--- RECORDS FOR THE EXERCISE ---

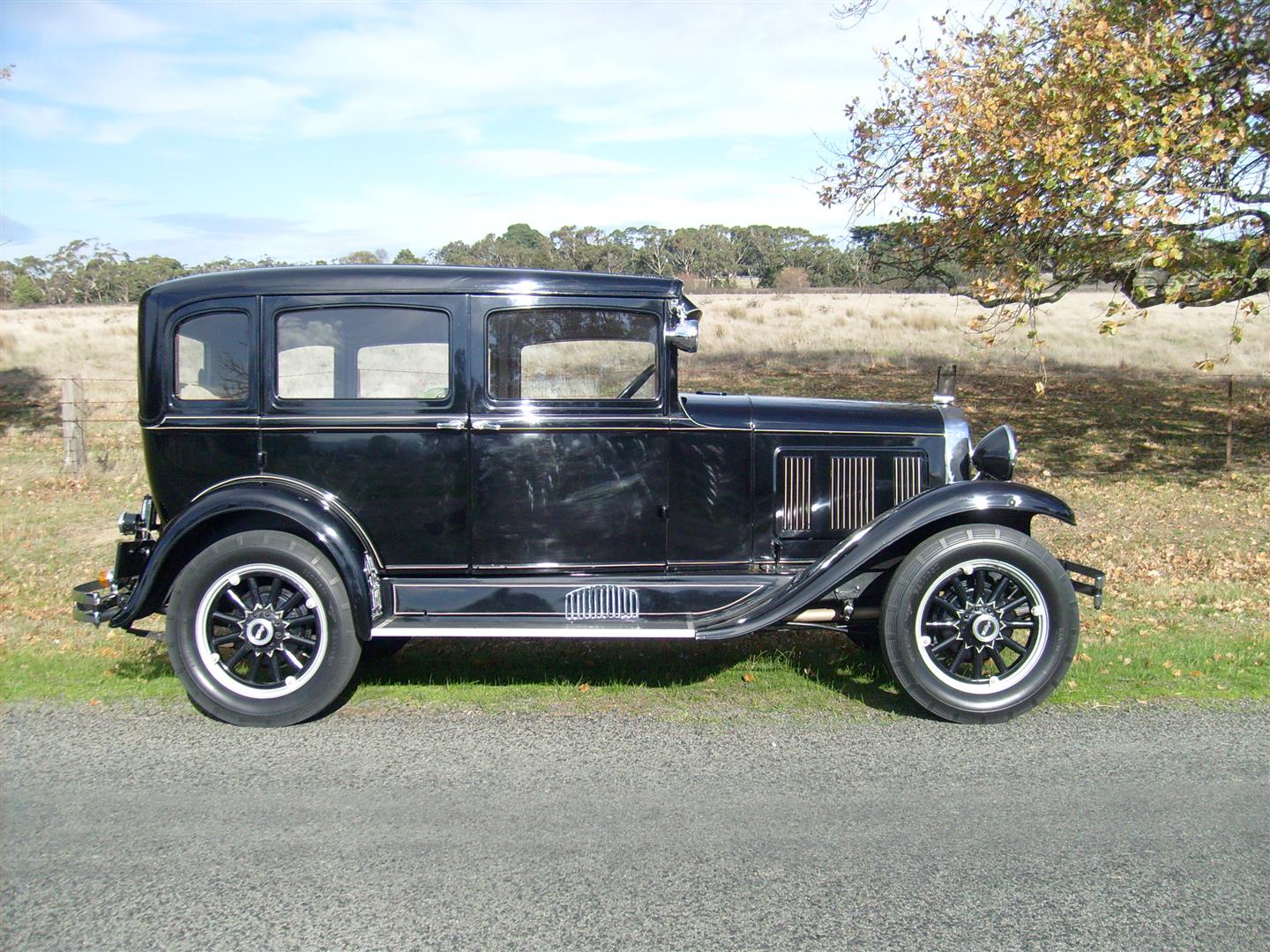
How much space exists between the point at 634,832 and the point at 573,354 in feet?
8.00

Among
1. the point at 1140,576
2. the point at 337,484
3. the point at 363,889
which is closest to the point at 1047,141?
the point at 1140,576

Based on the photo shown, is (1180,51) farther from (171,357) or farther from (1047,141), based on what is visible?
(171,357)

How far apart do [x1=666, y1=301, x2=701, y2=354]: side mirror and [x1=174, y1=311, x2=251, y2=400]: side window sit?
213cm

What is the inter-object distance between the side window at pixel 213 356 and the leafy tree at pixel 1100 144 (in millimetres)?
7522

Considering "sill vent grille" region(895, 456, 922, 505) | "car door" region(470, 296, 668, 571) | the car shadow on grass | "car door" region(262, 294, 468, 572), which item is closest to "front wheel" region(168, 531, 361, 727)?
the car shadow on grass

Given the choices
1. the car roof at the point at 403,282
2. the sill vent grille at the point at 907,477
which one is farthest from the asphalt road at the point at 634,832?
the car roof at the point at 403,282

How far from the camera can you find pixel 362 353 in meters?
5.07

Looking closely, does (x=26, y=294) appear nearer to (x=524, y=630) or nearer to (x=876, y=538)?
(x=524, y=630)

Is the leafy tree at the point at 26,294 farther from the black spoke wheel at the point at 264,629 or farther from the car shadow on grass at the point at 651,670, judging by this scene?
the black spoke wheel at the point at 264,629

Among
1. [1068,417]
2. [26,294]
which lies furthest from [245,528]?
[26,294]

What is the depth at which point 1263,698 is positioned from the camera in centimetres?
500

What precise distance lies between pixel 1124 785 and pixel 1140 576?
452cm

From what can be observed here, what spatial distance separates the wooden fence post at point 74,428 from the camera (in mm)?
11781

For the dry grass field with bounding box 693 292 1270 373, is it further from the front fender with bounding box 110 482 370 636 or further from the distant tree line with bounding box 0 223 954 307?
the front fender with bounding box 110 482 370 636
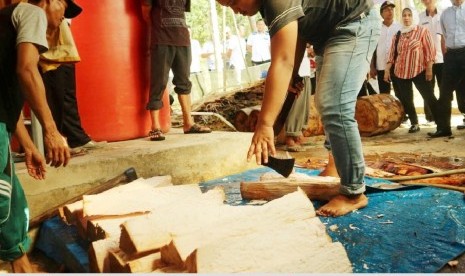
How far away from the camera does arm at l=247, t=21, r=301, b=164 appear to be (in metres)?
1.78

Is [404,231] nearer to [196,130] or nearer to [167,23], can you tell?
[196,130]

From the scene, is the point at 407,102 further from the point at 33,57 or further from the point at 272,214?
the point at 33,57

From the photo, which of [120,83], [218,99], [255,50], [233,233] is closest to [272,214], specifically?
[233,233]

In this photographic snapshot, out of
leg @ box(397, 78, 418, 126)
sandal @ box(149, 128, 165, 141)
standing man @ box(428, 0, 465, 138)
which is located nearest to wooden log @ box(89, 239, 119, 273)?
sandal @ box(149, 128, 165, 141)

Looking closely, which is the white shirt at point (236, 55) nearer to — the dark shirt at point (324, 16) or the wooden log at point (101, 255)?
the dark shirt at point (324, 16)

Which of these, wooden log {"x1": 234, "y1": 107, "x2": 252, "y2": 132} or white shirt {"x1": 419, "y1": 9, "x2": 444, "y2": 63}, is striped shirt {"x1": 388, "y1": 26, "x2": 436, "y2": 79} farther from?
wooden log {"x1": 234, "y1": 107, "x2": 252, "y2": 132}

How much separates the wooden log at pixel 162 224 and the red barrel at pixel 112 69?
6.63 ft

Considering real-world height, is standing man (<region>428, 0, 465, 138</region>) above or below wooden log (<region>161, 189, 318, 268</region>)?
above

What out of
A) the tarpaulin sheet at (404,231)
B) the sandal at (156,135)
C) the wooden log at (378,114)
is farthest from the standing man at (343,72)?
the wooden log at (378,114)

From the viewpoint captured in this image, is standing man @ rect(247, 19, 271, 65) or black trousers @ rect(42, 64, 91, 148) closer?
black trousers @ rect(42, 64, 91, 148)

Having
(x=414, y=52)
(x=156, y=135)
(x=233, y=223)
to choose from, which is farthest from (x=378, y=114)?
(x=233, y=223)

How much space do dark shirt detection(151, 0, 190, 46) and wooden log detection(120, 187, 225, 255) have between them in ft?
7.27

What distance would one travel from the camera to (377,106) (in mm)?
6906

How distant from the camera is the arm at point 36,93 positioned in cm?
181
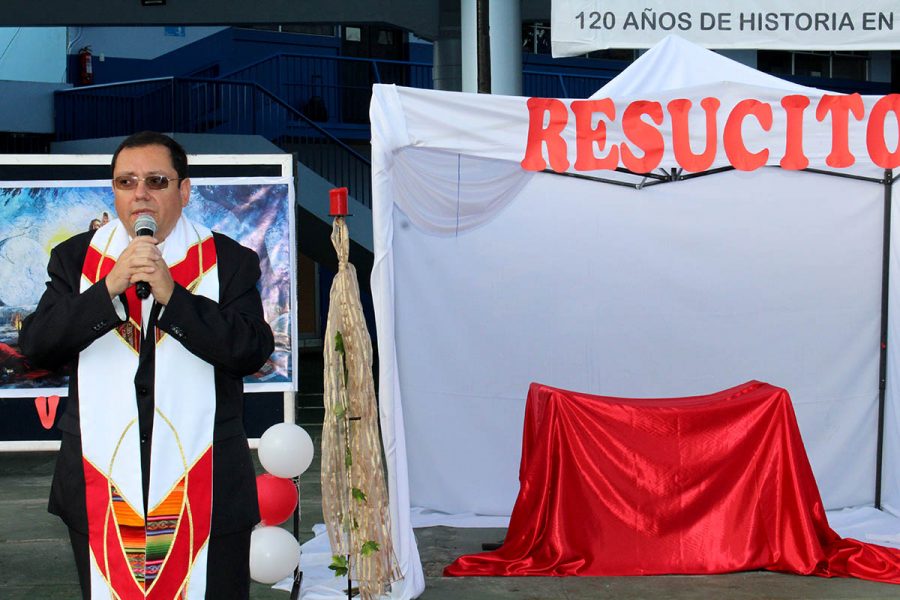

---

SHORT TASK
Count the lines in the rows above that contain the string "scene", and reply with the number only.

TASK OUTPUT
2